Normalizar estas actividades nos da un conveniente sentido de confort, muchas veces a pesar de la incomodidad que realmente estemos viviendo. Es un mecanismo de defensa innato.
En el plano social, la normalización de lo cotidiano suele tener efectos tanto positivos como negativos. Por un lado, establecer normas y comportamientos compartidos que facilitan la convivencia nos da la cohesión social. Sin embargo, por otro, puede conducir a la indiferencia o la aceptación acrítica de situaciones que deberían ser cuestionadas.

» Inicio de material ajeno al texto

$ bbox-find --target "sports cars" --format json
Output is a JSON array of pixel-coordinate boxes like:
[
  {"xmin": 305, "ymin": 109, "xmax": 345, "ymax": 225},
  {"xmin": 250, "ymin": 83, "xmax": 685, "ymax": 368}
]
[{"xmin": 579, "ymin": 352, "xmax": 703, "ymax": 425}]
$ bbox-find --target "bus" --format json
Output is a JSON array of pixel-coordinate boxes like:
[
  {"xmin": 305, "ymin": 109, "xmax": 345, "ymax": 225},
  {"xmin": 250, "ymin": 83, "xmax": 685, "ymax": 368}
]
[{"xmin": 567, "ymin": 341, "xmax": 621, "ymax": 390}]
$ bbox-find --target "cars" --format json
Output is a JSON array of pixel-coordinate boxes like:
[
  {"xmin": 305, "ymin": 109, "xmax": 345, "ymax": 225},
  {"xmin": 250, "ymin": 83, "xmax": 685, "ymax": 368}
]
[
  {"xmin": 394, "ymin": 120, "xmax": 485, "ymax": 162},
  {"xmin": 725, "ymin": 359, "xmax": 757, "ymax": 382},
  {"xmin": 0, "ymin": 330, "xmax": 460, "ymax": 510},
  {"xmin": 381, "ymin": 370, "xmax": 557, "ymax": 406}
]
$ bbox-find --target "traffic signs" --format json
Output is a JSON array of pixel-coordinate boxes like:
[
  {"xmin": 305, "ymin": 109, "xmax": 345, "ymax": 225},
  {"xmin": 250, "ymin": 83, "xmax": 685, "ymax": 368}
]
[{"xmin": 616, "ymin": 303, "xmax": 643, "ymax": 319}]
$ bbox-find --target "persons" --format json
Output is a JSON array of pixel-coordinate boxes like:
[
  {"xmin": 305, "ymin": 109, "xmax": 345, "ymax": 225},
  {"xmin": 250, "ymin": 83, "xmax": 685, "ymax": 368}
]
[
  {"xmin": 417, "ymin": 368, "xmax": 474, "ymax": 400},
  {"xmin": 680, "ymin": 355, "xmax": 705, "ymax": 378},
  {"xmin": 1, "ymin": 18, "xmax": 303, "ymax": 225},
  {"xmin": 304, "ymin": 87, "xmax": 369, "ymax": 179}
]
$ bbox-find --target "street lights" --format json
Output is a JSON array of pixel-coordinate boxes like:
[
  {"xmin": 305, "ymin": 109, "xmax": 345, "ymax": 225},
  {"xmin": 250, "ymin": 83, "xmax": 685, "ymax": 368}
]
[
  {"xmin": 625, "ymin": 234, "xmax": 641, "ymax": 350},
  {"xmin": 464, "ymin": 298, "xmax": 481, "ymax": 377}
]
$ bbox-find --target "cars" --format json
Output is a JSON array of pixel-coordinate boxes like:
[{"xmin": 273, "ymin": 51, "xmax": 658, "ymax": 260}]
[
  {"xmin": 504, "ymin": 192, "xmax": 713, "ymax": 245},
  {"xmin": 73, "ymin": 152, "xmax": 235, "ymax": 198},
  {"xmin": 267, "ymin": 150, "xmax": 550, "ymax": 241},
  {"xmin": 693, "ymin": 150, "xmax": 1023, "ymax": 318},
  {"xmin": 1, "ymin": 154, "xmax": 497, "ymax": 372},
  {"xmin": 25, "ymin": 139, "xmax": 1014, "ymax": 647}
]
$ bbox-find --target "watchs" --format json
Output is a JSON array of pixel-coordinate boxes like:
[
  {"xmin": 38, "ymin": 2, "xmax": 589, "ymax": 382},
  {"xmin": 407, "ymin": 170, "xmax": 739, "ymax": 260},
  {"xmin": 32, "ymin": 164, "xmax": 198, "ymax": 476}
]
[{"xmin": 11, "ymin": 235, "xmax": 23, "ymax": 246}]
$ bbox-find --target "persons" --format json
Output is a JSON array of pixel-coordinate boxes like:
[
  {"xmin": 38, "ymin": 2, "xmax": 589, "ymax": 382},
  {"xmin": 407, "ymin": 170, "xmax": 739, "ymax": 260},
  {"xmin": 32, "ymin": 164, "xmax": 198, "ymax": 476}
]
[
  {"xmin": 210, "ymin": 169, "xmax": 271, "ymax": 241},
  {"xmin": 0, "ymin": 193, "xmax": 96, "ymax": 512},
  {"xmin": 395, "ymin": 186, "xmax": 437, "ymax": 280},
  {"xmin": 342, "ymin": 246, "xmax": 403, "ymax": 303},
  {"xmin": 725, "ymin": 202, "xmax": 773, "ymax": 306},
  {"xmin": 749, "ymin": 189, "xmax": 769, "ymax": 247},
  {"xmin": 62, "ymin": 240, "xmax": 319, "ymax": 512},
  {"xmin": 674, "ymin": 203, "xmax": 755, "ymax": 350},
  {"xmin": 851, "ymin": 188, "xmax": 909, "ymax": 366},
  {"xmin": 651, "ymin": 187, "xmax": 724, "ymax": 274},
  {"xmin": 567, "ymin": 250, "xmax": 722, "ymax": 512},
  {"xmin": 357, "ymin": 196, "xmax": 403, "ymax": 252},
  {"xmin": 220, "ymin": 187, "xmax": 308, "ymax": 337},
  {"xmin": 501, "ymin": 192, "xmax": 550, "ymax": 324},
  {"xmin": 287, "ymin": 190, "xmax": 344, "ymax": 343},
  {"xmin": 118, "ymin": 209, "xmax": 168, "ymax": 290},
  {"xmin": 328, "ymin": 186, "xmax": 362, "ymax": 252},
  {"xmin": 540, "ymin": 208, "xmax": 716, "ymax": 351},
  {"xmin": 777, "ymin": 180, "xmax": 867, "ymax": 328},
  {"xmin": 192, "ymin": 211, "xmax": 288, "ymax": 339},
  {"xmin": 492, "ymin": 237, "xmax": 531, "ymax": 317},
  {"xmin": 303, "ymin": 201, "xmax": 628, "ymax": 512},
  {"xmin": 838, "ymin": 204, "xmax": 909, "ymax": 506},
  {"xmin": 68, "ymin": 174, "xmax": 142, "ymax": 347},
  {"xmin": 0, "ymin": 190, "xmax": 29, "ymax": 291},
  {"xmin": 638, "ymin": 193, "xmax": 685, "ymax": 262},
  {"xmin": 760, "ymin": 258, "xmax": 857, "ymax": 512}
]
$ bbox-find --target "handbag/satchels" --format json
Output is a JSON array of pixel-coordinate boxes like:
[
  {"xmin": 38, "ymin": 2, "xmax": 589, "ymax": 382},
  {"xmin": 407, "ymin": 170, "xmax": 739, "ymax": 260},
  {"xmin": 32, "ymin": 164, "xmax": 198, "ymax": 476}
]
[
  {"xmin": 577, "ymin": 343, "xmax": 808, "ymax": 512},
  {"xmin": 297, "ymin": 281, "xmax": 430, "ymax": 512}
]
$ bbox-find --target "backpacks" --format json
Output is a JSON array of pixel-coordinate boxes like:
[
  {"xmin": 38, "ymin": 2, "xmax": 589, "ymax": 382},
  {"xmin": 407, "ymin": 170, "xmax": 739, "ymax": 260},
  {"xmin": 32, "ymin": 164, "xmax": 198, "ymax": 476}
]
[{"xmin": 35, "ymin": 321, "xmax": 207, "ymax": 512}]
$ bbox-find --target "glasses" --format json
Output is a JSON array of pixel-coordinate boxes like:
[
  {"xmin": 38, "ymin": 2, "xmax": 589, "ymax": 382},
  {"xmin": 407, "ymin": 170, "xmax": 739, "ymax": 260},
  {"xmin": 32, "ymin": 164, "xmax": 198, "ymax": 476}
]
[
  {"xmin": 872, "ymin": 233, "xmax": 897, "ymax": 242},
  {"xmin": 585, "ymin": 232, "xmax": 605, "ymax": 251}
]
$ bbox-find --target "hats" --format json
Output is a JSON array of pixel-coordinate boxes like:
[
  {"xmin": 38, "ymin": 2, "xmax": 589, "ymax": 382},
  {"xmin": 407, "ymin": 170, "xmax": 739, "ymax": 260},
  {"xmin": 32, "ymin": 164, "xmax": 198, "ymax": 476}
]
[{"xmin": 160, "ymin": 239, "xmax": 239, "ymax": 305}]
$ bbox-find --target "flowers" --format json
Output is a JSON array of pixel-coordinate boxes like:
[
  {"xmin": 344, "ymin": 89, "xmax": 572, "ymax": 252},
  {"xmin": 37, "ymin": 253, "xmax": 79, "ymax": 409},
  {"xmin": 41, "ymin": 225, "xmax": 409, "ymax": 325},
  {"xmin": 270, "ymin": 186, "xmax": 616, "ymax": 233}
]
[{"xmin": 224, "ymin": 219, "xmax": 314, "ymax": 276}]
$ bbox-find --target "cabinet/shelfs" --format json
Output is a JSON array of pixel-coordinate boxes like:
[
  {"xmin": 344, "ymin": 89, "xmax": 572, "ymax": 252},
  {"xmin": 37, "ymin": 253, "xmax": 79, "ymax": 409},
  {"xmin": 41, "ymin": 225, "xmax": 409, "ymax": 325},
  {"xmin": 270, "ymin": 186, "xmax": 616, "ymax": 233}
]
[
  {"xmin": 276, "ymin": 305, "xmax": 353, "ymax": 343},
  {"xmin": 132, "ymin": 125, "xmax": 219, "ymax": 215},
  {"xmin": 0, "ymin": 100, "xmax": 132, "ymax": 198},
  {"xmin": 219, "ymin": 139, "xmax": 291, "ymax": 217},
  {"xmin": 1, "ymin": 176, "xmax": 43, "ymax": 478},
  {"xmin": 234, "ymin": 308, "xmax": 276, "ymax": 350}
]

Cuando actos de injusticia, violencia o discriminación se vuelven parte de lo cotidiano, la sociedad corre el riesgo de aceptarlos como inevitables, o peor aún, como normales. Este es uno de los mayores peligros de este fenómeno: la erosión de la capacidad crítica y la pérdida de la sensibilidad hacia lo que está mal en nuestro entorno.
Solo para no variar, la tecnología lo ha acelerado. Internet y los dispositivos móviles inteligentes nos son tan naturales que es difícil imaginar un mundo sin ellos. Son una extensión de nuestra inteligencia (o estupidez).
Rápidamente, casi sin darnos cuenta, han redefinido lo que consideramos normal y puesto en jaque nuestra capacidad para desconectarnos, reflexionar y experimentar el mundo de manera más plena y consciente, con sentido crítico-analítico. Las cámaras de eco, los sesgos de confirmación, la desindividuación, los espejismos de la mayoría, entre otros fenómenos sociológicos, se exacerban exponencialmente con las redes sociales.
Algunos dan por sentada la democracia
Nuestro país construyó un Estado social de derecho que algunos han normalizado, tanto que no se han dado cuenta de lo extraordinario que es, no se han dado cuenta de que viven en una democracia plena, admirada y envidiada en el orbe, en un país que decidió sabiamente que en lugar de en un ejército, iba a destinar los recursos a financiar la educación y la salud.
En Costa Rica, nuestros hijos, sean pobres o ricos, pueden movilizarse socialmente gracias a la educación pública; un país en el que un sistema de salud nos protege a casi todos. La lista es muy larga.
No dejemos que la forma negativa, acrítica, pasiva y ayuna de la capacidad de asombro de vivir la normalidad nos gane. Debemos ser conscientes de lo extraordinario que tenemos y gozamos, a pesar de sus imperfecciones y enormes oportunidades de mejora. En palabras de W. Churchill: “La democracia es el peor de los sistemas de gobierno diseñados por el hombre, con excepción de todos los demás”.
Los posturas autoritarias, populistas y autocráticas jamás serán el camino hacia la paz social, la libertad y el bienestar. Todo ello debe ser identificado, reconocido y aplacado; por supuesto, siguiendo la vía democrática, que es la que mejor conocemos.
El autor es médico veterinario, profesor de Epidemiología en la UNA y la UCR. Ha publicado aproximadamente 140 artículos científicos en revistas especializadas.